___ Data for this task

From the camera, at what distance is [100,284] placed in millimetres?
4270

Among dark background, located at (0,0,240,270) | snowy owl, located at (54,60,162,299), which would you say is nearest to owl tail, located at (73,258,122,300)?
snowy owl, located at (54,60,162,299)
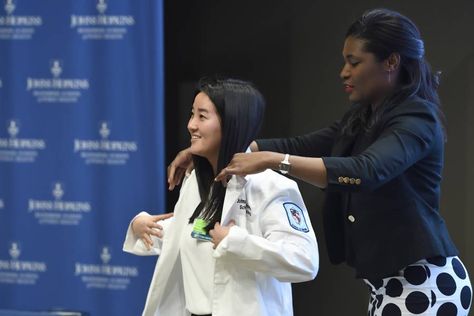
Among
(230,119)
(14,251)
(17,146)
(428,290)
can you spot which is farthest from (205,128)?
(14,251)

______

*Do this:*
Reproduce the entire listing above line for line, leaving out the pictures.

*Response to the task:*
From the camera, at what distance is [100,284] placed in millimetres?
4270

Among dark background, located at (0,0,240,270) | snowy owl, located at (54,60,162,299), which would you say is nearest to owl tail, located at (73,258,122,300)?
snowy owl, located at (54,60,162,299)
Among
(230,119)
(14,251)
(17,146)
(428,290)
can you spot which is farthest from (205,128)?
(14,251)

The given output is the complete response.